[Instruction A] In the BSD license thread, what does DutchDaemon say a binary buried in an embedded system without source code must still retain?
[Instruction B] Print the BSD license thread verbatim from "The license states" to "the copyright notice.".

My interpretation of the above license is that redistribution is only allowed when both binary and source code are made available. I conclude as such from this particular sentence: "Redistribution and use in source _and_ binary forms, with or without modification, are permitted provided that the following conditions are met:".

The other reason why I'm inclined to come to this conclusion is because this license has also been accepted by the Open Source Initiative ("OSI") as a valid open source license, this can be seen here. One of the demands the O.S.I. puts on a license before it is accepted is that it should always make the source code available.

While the binary can be shipped without the source code there is no way a binary may be shipped without providing the source code in some way, these specific definitions can be read here.

So quite frankly I'm curious what you guys think of all this?

Now, I'm aware of some of the advocacy available already which basically starts a comparison between the FreeBSD license and the Gnu Public License ("GPL"). Because of that document I now also come to realize that as soon as you pick up software which has been licensed under the BSD license one can use this software and then re-license it, possibly under a more restrictive license.

I'm also well aware that these topics have most likely been discussed endless of times. But I figured that I could easily dump it here, we can always simply ignore the thread


----------



## DutchDaemon (May 8, 2013)

The license states that you can do with the source code or a binary whatever you like, as long as you retain the copyright notice, i.e. "don't claim you wrote it". It says nothing about how the distribution takes place or what must be included in it. You can bury a binary in an embedded system without source code, but the binary should retain the copyright notice.


----------



## wblock@ (May 8, 2013)

Two things:

First, I think you're putting too much emphasis on the "and".  It is a little ambiguous, but given that binary-only distributions have taken place already, like the Windows 95 TCP/IP code, it seems fairly clear that the license allows it.

Second: while anyone can redistribute and use the code, only the owner of the copyright or license can change the terms.

An interesting link from the Wikipedia page: http://www.freebsd.org/doc/en/articles/bsdl-gpl/article.html.


----------

[Data excerpts]
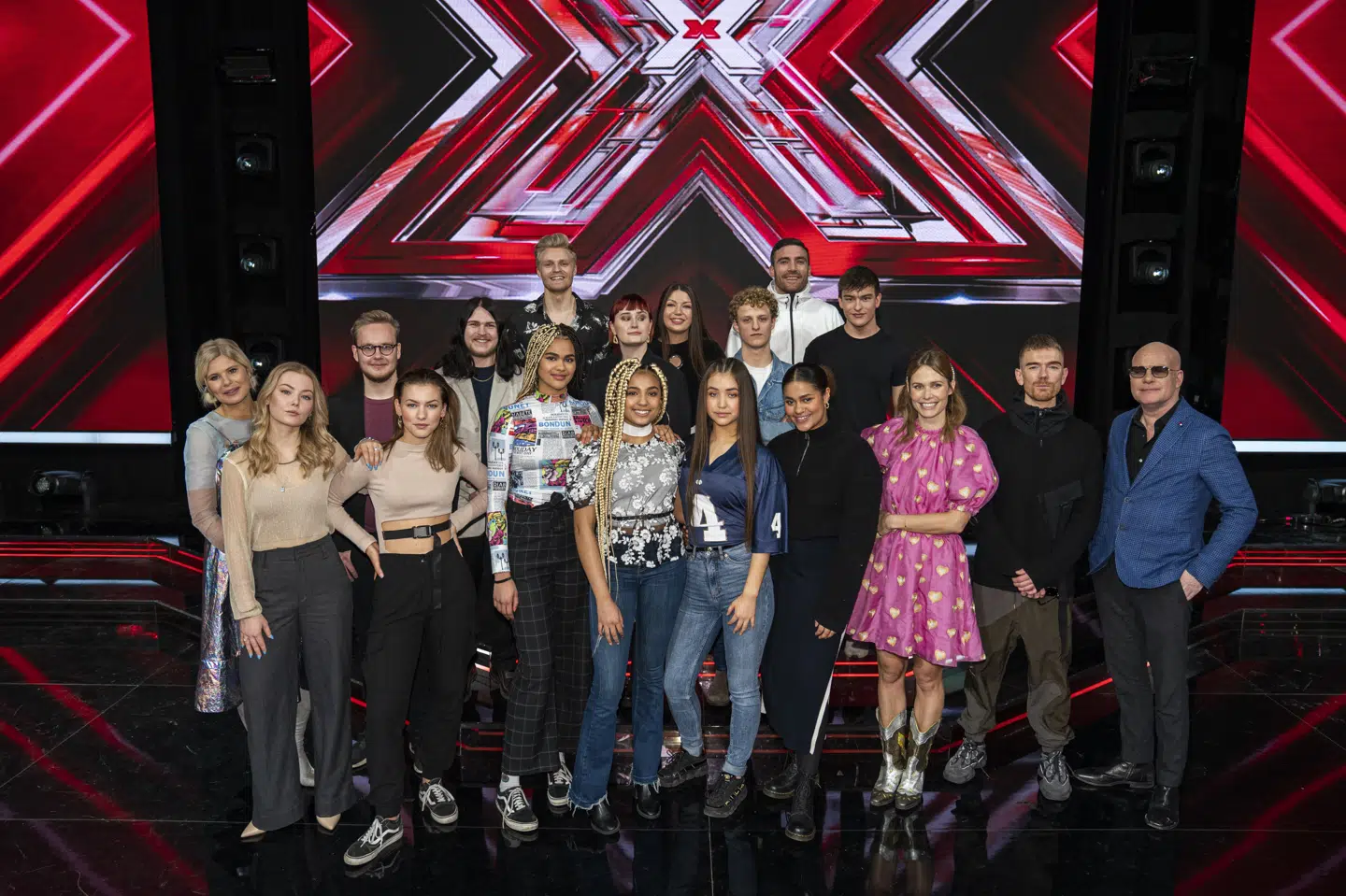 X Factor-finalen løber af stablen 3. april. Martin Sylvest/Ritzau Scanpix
--
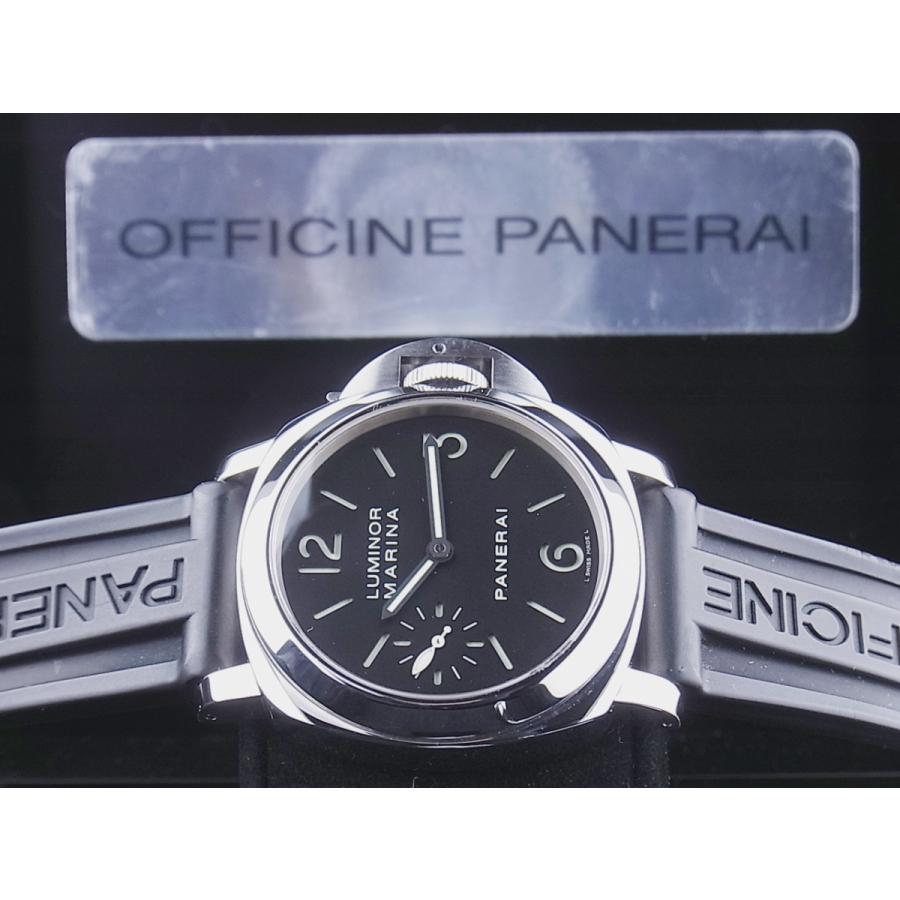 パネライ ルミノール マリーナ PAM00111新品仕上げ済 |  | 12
--
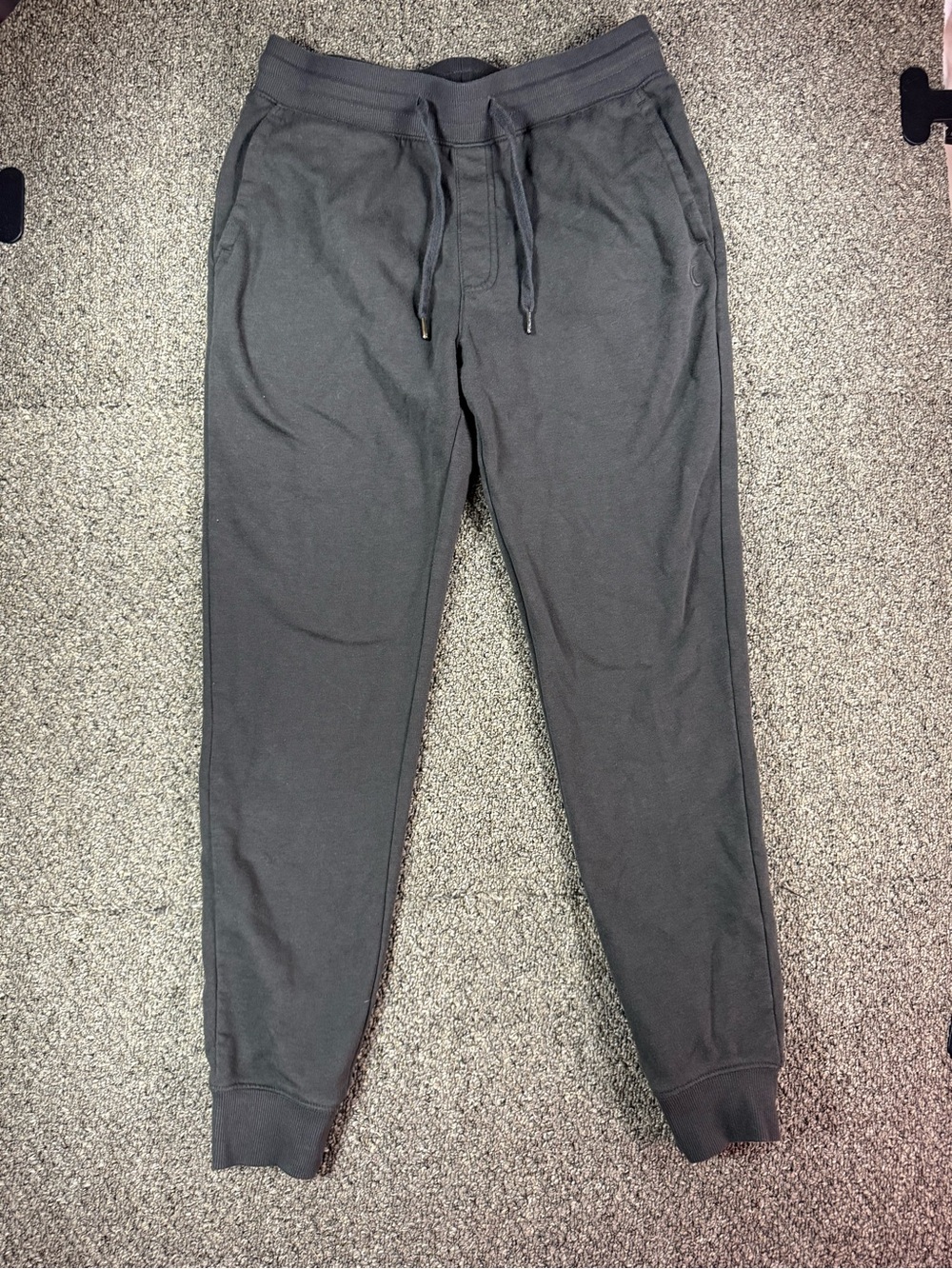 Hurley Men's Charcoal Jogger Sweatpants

[Worked solution A] The copyright notice.

[Worked solution B]
The license states that you can do with the source code or a binary whatever you like, as long as you retain the copyright notice, i.e. "don't claim you wrote it". It says nothing about how the distribution takes place or what must be included in it. You can bury a binary in an embedded system without source code, but the binary should retain the copyright notice.